As I said, it’s a precarious existence. It’s not a way to live.
It is also appropriate that we should join with the US administration in urging that, as the violence escalates, the rules of war are adhered to, and that those international rules of war that have been agreed upon, particularly in terms of the humanitarian treatment of civilians and the humanitarian treatment of the casualties of war, should be abided by. It is right for us to stand and make the statement that we expect the rules of warfare to also be applied in the ongoing conflict.
There’s a part in the Koran and the Sunna that talks about humanity as if it were a body, and where any part of the body hurts the whole body feels pain. As Muslims, we’re urged to look at our brothers and our sisters in humanity in this way: what hurts you also hurts me; what pains you also pains me.
It’s difficult to stand here now and talk about this issue without feeling the pain of the Israeli people, without feeling the pain of the Jewish community in my electorate of Cowan—and I send my regards to the community in my electorate of Cowan, to Geoff Midalia and the community there—and without also feeling the pain of the Palestinian people, who are also innocent and who will also bear the brunt of war: women, children and men.
I don’t know the way out of this. I don’t know the way to peace, but I do know that violence only begets violence. I do know that political will is required on both sides to get through this impasse and see a way forward.

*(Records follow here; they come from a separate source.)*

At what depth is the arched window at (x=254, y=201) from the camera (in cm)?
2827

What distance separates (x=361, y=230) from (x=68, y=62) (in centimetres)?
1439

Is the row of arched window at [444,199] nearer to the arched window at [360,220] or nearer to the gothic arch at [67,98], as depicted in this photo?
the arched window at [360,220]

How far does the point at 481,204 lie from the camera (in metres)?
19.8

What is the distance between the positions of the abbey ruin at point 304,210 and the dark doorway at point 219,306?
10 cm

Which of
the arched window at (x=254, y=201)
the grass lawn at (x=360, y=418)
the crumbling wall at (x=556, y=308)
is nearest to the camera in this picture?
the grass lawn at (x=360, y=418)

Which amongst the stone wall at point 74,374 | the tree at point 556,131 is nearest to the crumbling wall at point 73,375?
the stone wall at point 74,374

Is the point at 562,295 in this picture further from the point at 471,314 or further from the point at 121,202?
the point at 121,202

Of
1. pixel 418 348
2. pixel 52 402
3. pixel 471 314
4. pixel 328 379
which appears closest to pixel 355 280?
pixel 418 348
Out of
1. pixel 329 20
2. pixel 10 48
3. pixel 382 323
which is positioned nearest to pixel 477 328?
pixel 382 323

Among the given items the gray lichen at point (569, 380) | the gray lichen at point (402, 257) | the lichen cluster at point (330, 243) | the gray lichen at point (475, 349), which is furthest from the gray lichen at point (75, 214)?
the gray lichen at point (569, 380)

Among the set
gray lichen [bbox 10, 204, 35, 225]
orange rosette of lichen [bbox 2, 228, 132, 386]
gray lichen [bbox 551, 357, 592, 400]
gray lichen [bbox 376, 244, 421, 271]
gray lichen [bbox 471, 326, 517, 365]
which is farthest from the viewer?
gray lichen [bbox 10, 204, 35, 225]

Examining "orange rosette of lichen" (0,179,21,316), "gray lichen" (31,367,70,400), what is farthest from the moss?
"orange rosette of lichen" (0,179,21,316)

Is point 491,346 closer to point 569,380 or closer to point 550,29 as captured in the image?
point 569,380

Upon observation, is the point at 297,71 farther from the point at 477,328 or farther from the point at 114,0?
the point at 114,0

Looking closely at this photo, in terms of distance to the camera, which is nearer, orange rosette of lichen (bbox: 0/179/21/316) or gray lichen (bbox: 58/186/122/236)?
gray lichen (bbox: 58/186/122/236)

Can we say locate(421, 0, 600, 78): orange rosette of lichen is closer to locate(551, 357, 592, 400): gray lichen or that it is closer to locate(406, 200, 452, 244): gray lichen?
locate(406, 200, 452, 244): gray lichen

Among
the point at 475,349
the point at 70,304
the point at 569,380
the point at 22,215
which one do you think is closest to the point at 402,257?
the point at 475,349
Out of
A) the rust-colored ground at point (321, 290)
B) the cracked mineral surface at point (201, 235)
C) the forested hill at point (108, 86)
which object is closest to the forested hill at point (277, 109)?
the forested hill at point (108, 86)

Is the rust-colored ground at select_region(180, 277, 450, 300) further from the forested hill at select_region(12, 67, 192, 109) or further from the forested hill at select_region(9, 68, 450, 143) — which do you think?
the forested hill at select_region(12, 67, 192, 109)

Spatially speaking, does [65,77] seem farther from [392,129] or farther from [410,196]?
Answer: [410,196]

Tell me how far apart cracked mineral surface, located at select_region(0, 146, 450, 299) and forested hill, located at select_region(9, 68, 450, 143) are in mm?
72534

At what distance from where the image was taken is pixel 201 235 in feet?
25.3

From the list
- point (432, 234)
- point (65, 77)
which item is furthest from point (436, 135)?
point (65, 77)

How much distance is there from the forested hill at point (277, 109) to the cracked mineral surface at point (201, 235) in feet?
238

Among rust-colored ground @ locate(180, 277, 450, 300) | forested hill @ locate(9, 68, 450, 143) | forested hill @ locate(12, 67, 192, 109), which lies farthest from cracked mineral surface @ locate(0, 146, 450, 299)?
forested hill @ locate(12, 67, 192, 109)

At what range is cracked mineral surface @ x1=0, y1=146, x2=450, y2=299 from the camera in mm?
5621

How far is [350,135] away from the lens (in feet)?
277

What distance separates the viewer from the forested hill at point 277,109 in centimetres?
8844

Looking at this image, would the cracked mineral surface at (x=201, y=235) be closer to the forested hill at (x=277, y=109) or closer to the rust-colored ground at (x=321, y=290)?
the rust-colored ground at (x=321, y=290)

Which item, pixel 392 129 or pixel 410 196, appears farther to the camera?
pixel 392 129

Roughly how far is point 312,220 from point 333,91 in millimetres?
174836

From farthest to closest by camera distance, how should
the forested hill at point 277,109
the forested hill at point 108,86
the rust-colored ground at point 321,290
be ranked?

I end this by putting a callout to all members of the Australian Muslim community and to urge them, also: I know that you are hurting. I know that this is a deeply emotional issue for you, but as Muslims it is our responsibility to show compassion and empathy for all humanity. I urge people to remember that we live in a democratic and free country. I urge them to remember the hard times that we went through when Islamophobia was rife, and to hold back and remember that there is no place in this country for antisemitism and no place for Islamophobia.